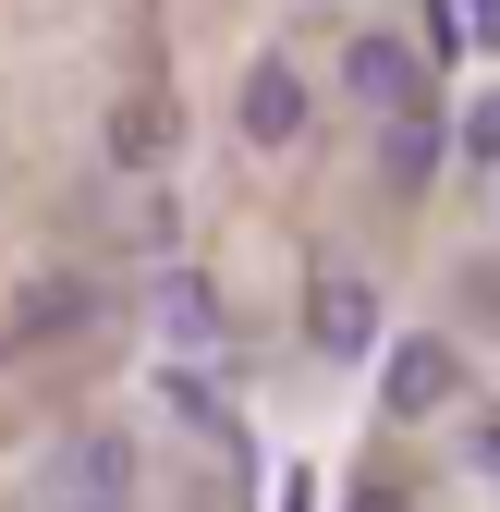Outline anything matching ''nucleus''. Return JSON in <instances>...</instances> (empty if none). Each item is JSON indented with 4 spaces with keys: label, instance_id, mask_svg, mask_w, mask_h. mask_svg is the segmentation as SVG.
Wrapping results in <instances>:
<instances>
[{
    "label": "nucleus",
    "instance_id": "f257e3e1",
    "mask_svg": "<svg viewBox=\"0 0 500 512\" xmlns=\"http://www.w3.org/2000/svg\"><path fill=\"white\" fill-rule=\"evenodd\" d=\"M342 98L379 122V135H391V122H427V61H415L403 37H354V49H342Z\"/></svg>",
    "mask_w": 500,
    "mask_h": 512
},
{
    "label": "nucleus",
    "instance_id": "f03ea898",
    "mask_svg": "<svg viewBox=\"0 0 500 512\" xmlns=\"http://www.w3.org/2000/svg\"><path fill=\"white\" fill-rule=\"evenodd\" d=\"M147 317H159V354H171V366H196V378H208V366L232 354V317H220V293H208L196 269H159Z\"/></svg>",
    "mask_w": 500,
    "mask_h": 512
},
{
    "label": "nucleus",
    "instance_id": "7ed1b4c3",
    "mask_svg": "<svg viewBox=\"0 0 500 512\" xmlns=\"http://www.w3.org/2000/svg\"><path fill=\"white\" fill-rule=\"evenodd\" d=\"M379 403H391V415H440V403H452V342H427V330L391 342V354H379Z\"/></svg>",
    "mask_w": 500,
    "mask_h": 512
},
{
    "label": "nucleus",
    "instance_id": "20e7f679",
    "mask_svg": "<svg viewBox=\"0 0 500 512\" xmlns=\"http://www.w3.org/2000/svg\"><path fill=\"white\" fill-rule=\"evenodd\" d=\"M122 476H135V452H122V439H74V452L49 464V500H61V512H110Z\"/></svg>",
    "mask_w": 500,
    "mask_h": 512
},
{
    "label": "nucleus",
    "instance_id": "39448f33",
    "mask_svg": "<svg viewBox=\"0 0 500 512\" xmlns=\"http://www.w3.org/2000/svg\"><path fill=\"white\" fill-rule=\"evenodd\" d=\"M318 342H330L342 366H354V354H391V342H379V293H366L354 269H318Z\"/></svg>",
    "mask_w": 500,
    "mask_h": 512
},
{
    "label": "nucleus",
    "instance_id": "423d86ee",
    "mask_svg": "<svg viewBox=\"0 0 500 512\" xmlns=\"http://www.w3.org/2000/svg\"><path fill=\"white\" fill-rule=\"evenodd\" d=\"M232 110H244V135H257V147H293V135H305V74H293V61H257Z\"/></svg>",
    "mask_w": 500,
    "mask_h": 512
},
{
    "label": "nucleus",
    "instance_id": "0eeeda50",
    "mask_svg": "<svg viewBox=\"0 0 500 512\" xmlns=\"http://www.w3.org/2000/svg\"><path fill=\"white\" fill-rule=\"evenodd\" d=\"M440 147H452V135H440V110H427V122H391V135H379V171H391L403 196H415V183L440 171Z\"/></svg>",
    "mask_w": 500,
    "mask_h": 512
},
{
    "label": "nucleus",
    "instance_id": "6e6552de",
    "mask_svg": "<svg viewBox=\"0 0 500 512\" xmlns=\"http://www.w3.org/2000/svg\"><path fill=\"white\" fill-rule=\"evenodd\" d=\"M159 415H183V427H196V439H232V403L208 391V378H196V366H159Z\"/></svg>",
    "mask_w": 500,
    "mask_h": 512
},
{
    "label": "nucleus",
    "instance_id": "1a4fd4ad",
    "mask_svg": "<svg viewBox=\"0 0 500 512\" xmlns=\"http://www.w3.org/2000/svg\"><path fill=\"white\" fill-rule=\"evenodd\" d=\"M159 147H171V122H159L147 98H122V110H110V159H135V171H147Z\"/></svg>",
    "mask_w": 500,
    "mask_h": 512
},
{
    "label": "nucleus",
    "instance_id": "9d476101",
    "mask_svg": "<svg viewBox=\"0 0 500 512\" xmlns=\"http://www.w3.org/2000/svg\"><path fill=\"white\" fill-rule=\"evenodd\" d=\"M452 159L500 171V86H488V98H464V122H452Z\"/></svg>",
    "mask_w": 500,
    "mask_h": 512
},
{
    "label": "nucleus",
    "instance_id": "9b49d317",
    "mask_svg": "<svg viewBox=\"0 0 500 512\" xmlns=\"http://www.w3.org/2000/svg\"><path fill=\"white\" fill-rule=\"evenodd\" d=\"M452 13H464V37H476V49H500V0H452Z\"/></svg>",
    "mask_w": 500,
    "mask_h": 512
},
{
    "label": "nucleus",
    "instance_id": "f8f14e48",
    "mask_svg": "<svg viewBox=\"0 0 500 512\" xmlns=\"http://www.w3.org/2000/svg\"><path fill=\"white\" fill-rule=\"evenodd\" d=\"M354 512H403V500H391V488H354Z\"/></svg>",
    "mask_w": 500,
    "mask_h": 512
}]
</instances>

########

_YOUR OBJECTIVE_.
Duplicate all of the records above line for line, with the pictures left out of your answer.

_CORRECT ANSWER_.
Outline anything matching ''nucleus''. Return JSON in <instances>...</instances> (empty if none). Each item is JSON indented with 4 spaces with keys: label, instance_id, mask_svg, mask_w, mask_h. mask_svg is the segmentation as SVG.
Wrapping results in <instances>:
<instances>
[{
    "label": "nucleus",
    "instance_id": "f257e3e1",
    "mask_svg": "<svg viewBox=\"0 0 500 512\" xmlns=\"http://www.w3.org/2000/svg\"><path fill=\"white\" fill-rule=\"evenodd\" d=\"M342 98L379 122V135H391V122H427V61H415L403 37H354V49H342Z\"/></svg>",
    "mask_w": 500,
    "mask_h": 512
},
{
    "label": "nucleus",
    "instance_id": "f03ea898",
    "mask_svg": "<svg viewBox=\"0 0 500 512\" xmlns=\"http://www.w3.org/2000/svg\"><path fill=\"white\" fill-rule=\"evenodd\" d=\"M147 317H159V354H171V366H196V378H208V366L232 354V317H220V293H208L196 269H159Z\"/></svg>",
    "mask_w": 500,
    "mask_h": 512
},
{
    "label": "nucleus",
    "instance_id": "7ed1b4c3",
    "mask_svg": "<svg viewBox=\"0 0 500 512\" xmlns=\"http://www.w3.org/2000/svg\"><path fill=\"white\" fill-rule=\"evenodd\" d=\"M379 403H391V415H440V403H452V342H427V330L391 342V354H379Z\"/></svg>",
    "mask_w": 500,
    "mask_h": 512
},
{
    "label": "nucleus",
    "instance_id": "20e7f679",
    "mask_svg": "<svg viewBox=\"0 0 500 512\" xmlns=\"http://www.w3.org/2000/svg\"><path fill=\"white\" fill-rule=\"evenodd\" d=\"M122 476H135V452H122V439H74V452L49 464V500H61V512H110Z\"/></svg>",
    "mask_w": 500,
    "mask_h": 512
},
{
    "label": "nucleus",
    "instance_id": "39448f33",
    "mask_svg": "<svg viewBox=\"0 0 500 512\" xmlns=\"http://www.w3.org/2000/svg\"><path fill=\"white\" fill-rule=\"evenodd\" d=\"M318 342H330L342 366H354V354H391V342H379V293H366L354 269H318Z\"/></svg>",
    "mask_w": 500,
    "mask_h": 512
},
{
    "label": "nucleus",
    "instance_id": "423d86ee",
    "mask_svg": "<svg viewBox=\"0 0 500 512\" xmlns=\"http://www.w3.org/2000/svg\"><path fill=\"white\" fill-rule=\"evenodd\" d=\"M232 110H244V135H257V147H293V135H305V74H293V61H257Z\"/></svg>",
    "mask_w": 500,
    "mask_h": 512
},
{
    "label": "nucleus",
    "instance_id": "0eeeda50",
    "mask_svg": "<svg viewBox=\"0 0 500 512\" xmlns=\"http://www.w3.org/2000/svg\"><path fill=\"white\" fill-rule=\"evenodd\" d=\"M440 147H452V135H440V110H427V122H391V135H379V171H391L403 196H415V183L440 171Z\"/></svg>",
    "mask_w": 500,
    "mask_h": 512
},
{
    "label": "nucleus",
    "instance_id": "6e6552de",
    "mask_svg": "<svg viewBox=\"0 0 500 512\" xmlns=\"http://www.w3.org/2000/svg\"><path fill=\"white\" fill-rule=\"evenodd\" d=\"M159 415H183V427H196V439H232V403L208 391V378H196V366H159Z\"/></svg>",
    "mask_w": 500,
    "mask_h": 512
},
{
    "label": "nucleus",
    "instance_id": "1a4fd4ad",
    "mask_svg": "<svg viewBox=\"0 0 500 512\" xmlns=\"http://www.w3.org/2000/svg\"><path fill=\"white\" fill-rule=\"evenodd\" d=\"M159 147H171V122H159L147 98H122V110H110V159H135V171H147Z\"/></svg>",
    "mask_w": 500,
    "mask_h": 512
},
{
    "label": "nucleus",
    "instance_id": "9d476101",
    "mask_svg": "<svg viewBox=\"0 0 500 512\" xmlns=\"http://www.w3.org/2000/svg\"><path fill=\"white\" fill-rule=\"evenodd\" d=\"M452 159L500 171V86H488V98H464V122H452Z\"/></svg>",
    "mask_w": 500,
    "mask_h": 512
},
{
    "label": "nucleus",
    "instance_id": "9b49d317",
    "mask_svg": "<svg viewBox=\"0 0 500 512\" xmlns=\"http://www.w3.org/2000/svg\"><path fill=\"white\" fill-rule=\"evenodd\" d=\"M452 13H464V37H476V49H500V0H452Z\"/></svg>",
    "mask_w": 500,
    "mask_h": 512
},
{
    "label": "nucleus",
    "instance_id": "f8f14e48",
    "mask_svg": "<svg viewBox=\"0 0 500 512\" xmlns=\"http://www.w3.org/2000/svg\"><path fill=\"white\" fill-rule=\"evenodd\" d=\"M354 512H403V500H391V488H354Z\"/></svg>",
    "mask_w": 500,
    "mask_h": 512
}]
</instances>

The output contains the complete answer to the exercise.